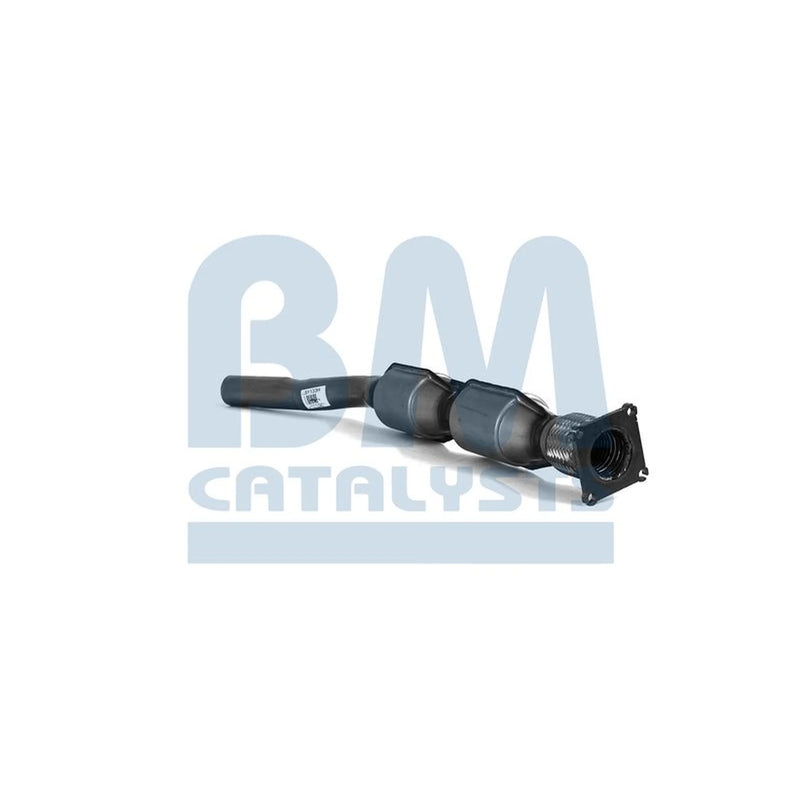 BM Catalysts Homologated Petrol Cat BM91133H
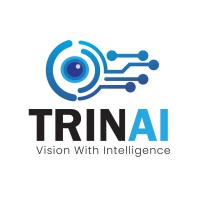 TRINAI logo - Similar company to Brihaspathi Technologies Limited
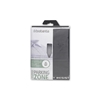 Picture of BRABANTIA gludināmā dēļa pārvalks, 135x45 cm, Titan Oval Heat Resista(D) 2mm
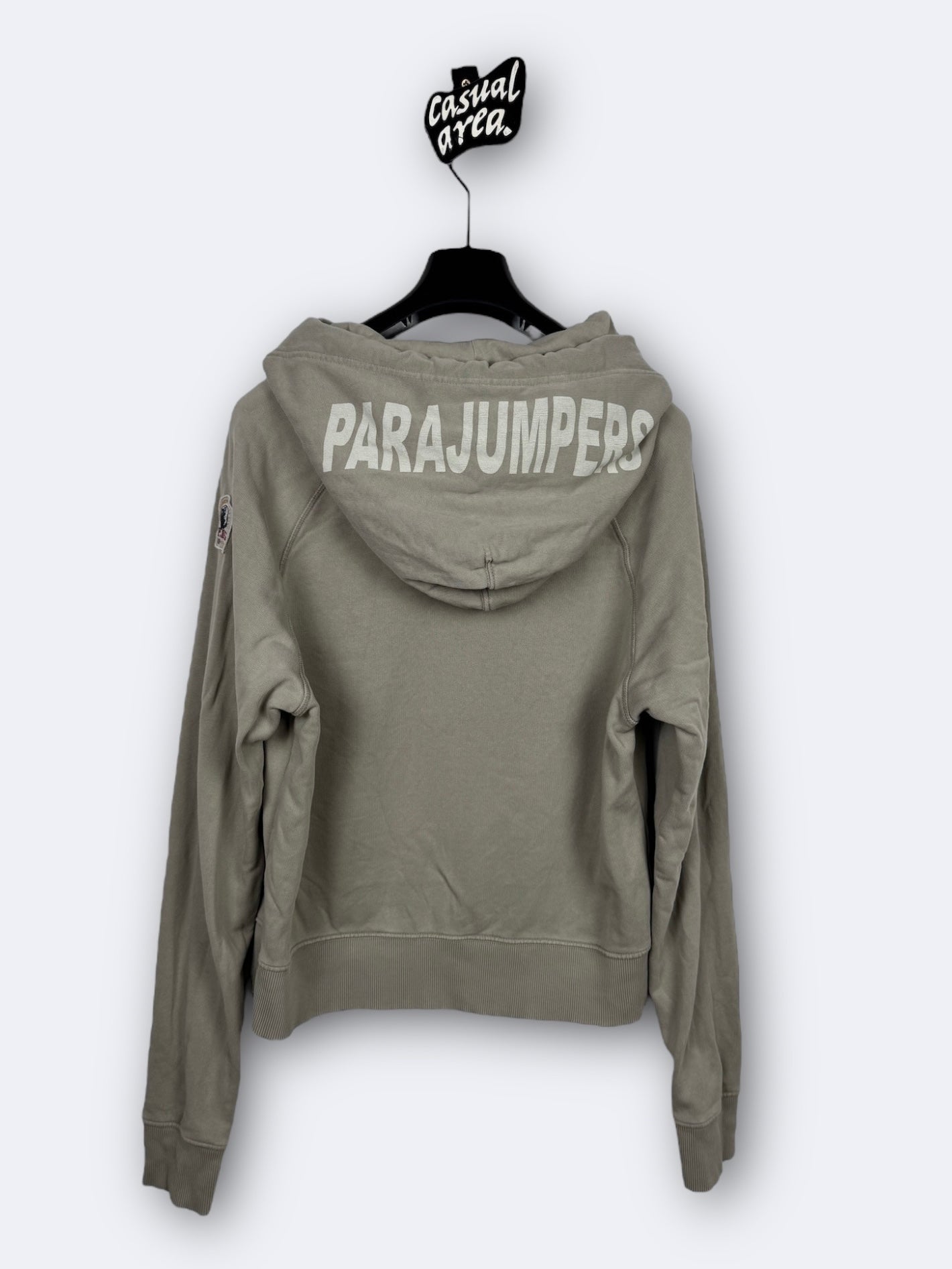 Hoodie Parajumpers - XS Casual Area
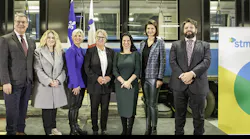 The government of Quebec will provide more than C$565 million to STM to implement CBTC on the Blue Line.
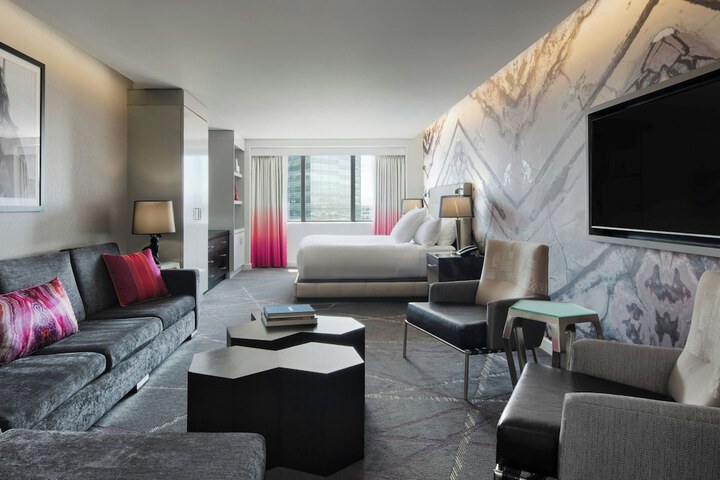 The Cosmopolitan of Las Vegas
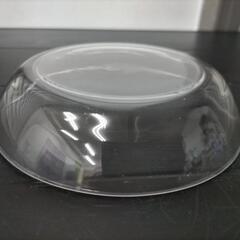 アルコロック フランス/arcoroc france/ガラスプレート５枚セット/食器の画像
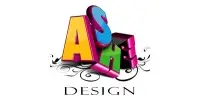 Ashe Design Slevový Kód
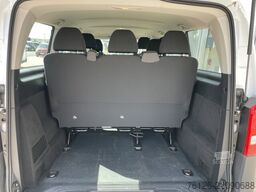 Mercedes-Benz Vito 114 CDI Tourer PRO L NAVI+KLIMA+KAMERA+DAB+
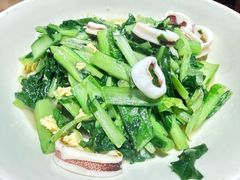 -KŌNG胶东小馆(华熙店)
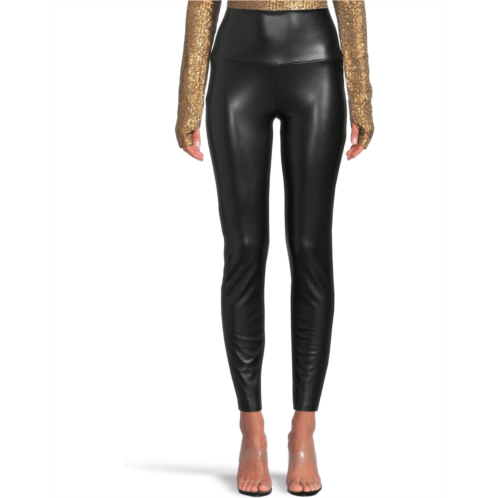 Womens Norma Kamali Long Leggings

========

§ **Task**
Reproduce every line of the material above verbatim, omitting the pictures and keeping only the accompanying text.

§ **Completed task**
 BM Catalysts Homologated Petrol Cat BM91133H
 TRINAI logo - Similar company to Brihaspathi Technologies Limited
 Picture of BRABANTIA gludināmā dēļa pārvalks, 135x45 cm, Titan Oval Heat Resista(D) 2mm
 Hoodie Parajumpers - XS Casual Area
 The government of Quebec will provide more than C$565 million to STM to implement CBTC on the Blue Line.
 The Cosmopolitan of Las Vegas
 アルコロック フランス/arcoroc france/ガラスプレート５枚セット/食器の画像
 Ashe Design Slevový Kód
 Mercedes-Benz Vito 114 CDI Tourer PRO L NAVI+KLIMA+KAMERA+DAB+
 -KŌNG胶东小馆(华熙店)
 Womens Norma Kamali Long Leggings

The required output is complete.